— BEGIN Material for the task —

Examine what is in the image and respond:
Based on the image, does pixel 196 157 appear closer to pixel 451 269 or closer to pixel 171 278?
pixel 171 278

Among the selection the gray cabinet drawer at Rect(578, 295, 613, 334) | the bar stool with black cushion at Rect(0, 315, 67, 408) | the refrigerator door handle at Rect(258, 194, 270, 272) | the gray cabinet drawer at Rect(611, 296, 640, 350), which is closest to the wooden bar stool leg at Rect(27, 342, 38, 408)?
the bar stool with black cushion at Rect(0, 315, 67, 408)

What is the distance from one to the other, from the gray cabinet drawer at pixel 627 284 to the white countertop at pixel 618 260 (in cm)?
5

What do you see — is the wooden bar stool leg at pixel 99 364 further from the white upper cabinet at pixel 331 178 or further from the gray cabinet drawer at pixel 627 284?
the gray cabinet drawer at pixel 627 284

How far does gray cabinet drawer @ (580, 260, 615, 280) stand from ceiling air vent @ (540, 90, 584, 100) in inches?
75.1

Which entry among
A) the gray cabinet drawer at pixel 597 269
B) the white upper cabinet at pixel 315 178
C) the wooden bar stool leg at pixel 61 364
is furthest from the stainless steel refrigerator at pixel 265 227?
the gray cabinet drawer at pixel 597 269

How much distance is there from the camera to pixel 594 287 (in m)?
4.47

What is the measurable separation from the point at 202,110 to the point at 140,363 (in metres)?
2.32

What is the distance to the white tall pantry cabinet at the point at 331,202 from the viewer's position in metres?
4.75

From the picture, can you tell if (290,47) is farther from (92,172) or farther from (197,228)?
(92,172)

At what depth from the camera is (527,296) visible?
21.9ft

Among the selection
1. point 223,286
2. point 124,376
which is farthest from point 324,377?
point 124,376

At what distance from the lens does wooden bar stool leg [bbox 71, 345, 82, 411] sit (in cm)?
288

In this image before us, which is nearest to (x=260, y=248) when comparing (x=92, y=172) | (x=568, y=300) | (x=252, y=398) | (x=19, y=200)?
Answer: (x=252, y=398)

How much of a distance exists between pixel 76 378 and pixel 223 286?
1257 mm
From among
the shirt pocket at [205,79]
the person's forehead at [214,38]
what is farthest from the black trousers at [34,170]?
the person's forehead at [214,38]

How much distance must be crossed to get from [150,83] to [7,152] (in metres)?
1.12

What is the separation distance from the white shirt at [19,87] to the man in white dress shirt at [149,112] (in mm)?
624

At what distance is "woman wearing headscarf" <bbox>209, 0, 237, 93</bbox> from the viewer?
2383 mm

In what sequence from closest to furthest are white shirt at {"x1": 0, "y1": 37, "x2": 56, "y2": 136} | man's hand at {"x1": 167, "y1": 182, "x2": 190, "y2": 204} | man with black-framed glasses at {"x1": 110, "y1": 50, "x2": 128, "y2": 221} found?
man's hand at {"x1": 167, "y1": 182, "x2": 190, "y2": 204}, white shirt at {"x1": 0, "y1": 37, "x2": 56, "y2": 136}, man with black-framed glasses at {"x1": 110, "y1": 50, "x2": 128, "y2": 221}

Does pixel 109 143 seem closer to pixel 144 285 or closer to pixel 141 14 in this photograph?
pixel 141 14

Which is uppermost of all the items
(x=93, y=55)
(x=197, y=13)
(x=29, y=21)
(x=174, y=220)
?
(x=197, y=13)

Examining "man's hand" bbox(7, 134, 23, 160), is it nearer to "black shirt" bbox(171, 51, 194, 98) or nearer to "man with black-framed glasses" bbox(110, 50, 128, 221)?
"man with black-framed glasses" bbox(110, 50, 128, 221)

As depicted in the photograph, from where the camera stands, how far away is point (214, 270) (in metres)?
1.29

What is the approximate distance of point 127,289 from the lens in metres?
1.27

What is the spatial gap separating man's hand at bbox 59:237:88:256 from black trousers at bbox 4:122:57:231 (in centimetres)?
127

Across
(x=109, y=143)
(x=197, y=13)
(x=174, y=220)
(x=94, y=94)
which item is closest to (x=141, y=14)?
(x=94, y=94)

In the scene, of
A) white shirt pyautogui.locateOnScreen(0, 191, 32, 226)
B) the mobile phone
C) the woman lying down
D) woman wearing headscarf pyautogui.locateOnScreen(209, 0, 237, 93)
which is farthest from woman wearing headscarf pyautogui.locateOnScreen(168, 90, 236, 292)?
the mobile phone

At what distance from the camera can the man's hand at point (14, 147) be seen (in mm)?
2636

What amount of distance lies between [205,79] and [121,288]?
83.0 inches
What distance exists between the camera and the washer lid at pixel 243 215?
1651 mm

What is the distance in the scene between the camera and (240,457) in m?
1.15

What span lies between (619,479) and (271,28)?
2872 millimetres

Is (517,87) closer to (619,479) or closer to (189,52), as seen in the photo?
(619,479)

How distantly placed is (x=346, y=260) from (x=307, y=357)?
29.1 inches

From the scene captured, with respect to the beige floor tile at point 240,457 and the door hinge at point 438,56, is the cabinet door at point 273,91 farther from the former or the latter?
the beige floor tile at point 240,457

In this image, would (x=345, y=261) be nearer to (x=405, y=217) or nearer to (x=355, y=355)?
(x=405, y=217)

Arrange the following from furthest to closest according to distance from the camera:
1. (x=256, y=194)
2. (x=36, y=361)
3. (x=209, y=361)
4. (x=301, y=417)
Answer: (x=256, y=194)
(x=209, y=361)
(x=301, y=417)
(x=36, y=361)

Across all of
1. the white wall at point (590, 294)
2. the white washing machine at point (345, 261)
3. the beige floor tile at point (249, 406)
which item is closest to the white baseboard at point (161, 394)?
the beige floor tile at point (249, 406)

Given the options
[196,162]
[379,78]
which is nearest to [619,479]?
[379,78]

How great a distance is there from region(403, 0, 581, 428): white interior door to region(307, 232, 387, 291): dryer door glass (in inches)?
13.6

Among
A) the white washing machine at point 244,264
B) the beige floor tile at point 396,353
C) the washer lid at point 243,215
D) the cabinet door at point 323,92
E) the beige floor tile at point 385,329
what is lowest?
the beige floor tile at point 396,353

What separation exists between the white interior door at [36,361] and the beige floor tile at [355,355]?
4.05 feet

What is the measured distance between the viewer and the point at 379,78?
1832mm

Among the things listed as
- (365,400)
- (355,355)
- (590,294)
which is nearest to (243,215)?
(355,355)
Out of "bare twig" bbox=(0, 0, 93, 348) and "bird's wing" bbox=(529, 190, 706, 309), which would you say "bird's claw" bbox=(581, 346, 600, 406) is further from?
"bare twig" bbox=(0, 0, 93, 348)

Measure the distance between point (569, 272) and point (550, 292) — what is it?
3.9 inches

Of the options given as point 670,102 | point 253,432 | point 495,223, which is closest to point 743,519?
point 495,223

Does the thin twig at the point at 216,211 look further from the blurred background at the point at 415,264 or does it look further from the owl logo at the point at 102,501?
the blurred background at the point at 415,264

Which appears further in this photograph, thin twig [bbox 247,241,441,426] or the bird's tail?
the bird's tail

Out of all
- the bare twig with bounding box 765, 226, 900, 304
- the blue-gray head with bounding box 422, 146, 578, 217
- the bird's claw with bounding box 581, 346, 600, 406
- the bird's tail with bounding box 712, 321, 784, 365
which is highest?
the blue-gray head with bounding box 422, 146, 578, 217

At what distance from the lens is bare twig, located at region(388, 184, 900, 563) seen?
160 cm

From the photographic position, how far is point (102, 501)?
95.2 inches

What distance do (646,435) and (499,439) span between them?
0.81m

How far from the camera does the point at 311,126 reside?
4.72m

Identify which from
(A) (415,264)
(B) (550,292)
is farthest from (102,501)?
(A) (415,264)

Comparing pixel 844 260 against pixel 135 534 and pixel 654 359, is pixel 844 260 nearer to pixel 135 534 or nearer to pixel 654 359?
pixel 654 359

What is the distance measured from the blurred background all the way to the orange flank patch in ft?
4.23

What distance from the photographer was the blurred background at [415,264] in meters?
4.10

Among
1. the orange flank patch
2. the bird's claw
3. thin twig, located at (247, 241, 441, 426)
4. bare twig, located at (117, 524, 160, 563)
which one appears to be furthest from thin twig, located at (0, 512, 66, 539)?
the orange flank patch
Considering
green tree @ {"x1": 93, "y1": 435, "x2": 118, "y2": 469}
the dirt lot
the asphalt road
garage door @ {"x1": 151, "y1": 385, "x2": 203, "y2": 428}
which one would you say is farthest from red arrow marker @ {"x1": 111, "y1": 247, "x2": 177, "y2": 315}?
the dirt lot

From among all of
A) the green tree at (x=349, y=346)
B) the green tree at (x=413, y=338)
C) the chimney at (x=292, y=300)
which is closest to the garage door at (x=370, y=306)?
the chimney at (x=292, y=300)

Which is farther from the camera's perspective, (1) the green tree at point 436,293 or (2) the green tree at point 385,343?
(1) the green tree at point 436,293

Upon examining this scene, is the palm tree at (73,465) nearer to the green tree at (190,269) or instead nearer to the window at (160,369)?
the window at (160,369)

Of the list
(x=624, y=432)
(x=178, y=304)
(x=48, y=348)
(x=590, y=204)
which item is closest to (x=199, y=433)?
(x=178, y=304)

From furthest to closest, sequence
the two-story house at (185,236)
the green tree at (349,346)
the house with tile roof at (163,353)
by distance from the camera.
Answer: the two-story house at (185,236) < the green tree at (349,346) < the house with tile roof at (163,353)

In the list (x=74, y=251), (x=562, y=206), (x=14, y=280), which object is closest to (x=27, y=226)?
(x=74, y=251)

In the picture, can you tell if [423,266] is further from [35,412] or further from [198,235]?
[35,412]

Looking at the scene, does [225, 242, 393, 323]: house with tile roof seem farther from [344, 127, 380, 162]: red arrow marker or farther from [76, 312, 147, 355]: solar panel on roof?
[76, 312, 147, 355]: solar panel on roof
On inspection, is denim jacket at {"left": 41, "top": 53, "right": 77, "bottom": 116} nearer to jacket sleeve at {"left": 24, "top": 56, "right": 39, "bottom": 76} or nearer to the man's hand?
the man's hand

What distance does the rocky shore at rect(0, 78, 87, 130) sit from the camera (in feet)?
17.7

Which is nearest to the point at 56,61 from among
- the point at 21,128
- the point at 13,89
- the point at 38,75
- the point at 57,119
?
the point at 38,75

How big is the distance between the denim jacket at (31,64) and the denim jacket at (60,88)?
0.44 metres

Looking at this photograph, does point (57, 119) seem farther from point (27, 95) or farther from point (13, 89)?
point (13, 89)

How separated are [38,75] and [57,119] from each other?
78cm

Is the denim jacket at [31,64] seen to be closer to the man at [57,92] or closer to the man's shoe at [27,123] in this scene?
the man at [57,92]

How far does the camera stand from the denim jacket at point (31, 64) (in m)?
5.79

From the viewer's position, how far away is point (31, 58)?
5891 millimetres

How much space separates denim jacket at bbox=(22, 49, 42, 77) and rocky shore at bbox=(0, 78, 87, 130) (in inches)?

— END Material for the task —

### Problem to solve:
Take the line that contains "In the list" and each line after it down to the last of the records, and retype them exactly; add nothing else.

### Output:
In the list (x=74, y=251), (x=562, y=206), (x=14, y=280), which object is closest to (x=27, y=226)?
(x=74, y=251)

In the picture, can you tell if [423,266] is further from [35,412] or further from [198,235]?
[35,412]

Looking at the scene, does [225, 242, 393, 323]: house with tile roof seem farther from [344, 127, 380, 162]: red arrow marker or farther from [76, 312, 147, 355]: solar panel on roof?
[76, 312, 147, 355]: solar panel on roof
On inspection, is denim jacket at {"left": 41, "top": 53, "right": 77, "bottom": 116} nearer to jacket sleeve at {"left": 24, "top": 56, "right": 39, "bottom": 76} or nearer to the man's hand?
the man's hand

What distance does the rocky shore at rect(0, 78, 87, 130) sit from the camera (in feet)?
17.7

Which is nearest to the point at 56,61 from among
- the point at 21,128
- the point at 13,89
- the point at 38,75
- the point at 57,119
?
the point at 38,75

How big is the distance between the denim jacket at (31,64) and the denim jacket at (60,88)?
0.44 metres

Looking at this photograph, does point (57, 119) seem farther from point (27, 95) or farther from point (13, 89)?
point (13, 89)

How separated are [38,75] and [57,119] from each other?
78cm

Is the denim jacket at [31,64] seen to be closer to the man at [57,92] or closer to the man's shoe at [27,123] in this scene?
the man at [57,92]

How far does the camera stand from the denim jacket at point (31, 64) (in m)?
5.79

From the viewer's position, how far away is point (31, 58)?
5891 millimetres

How much space separates denim jacket at bbox=(22, 49, 42, 77) and rocky shore at bbox=(0, 78, 87, 130) (in inches)?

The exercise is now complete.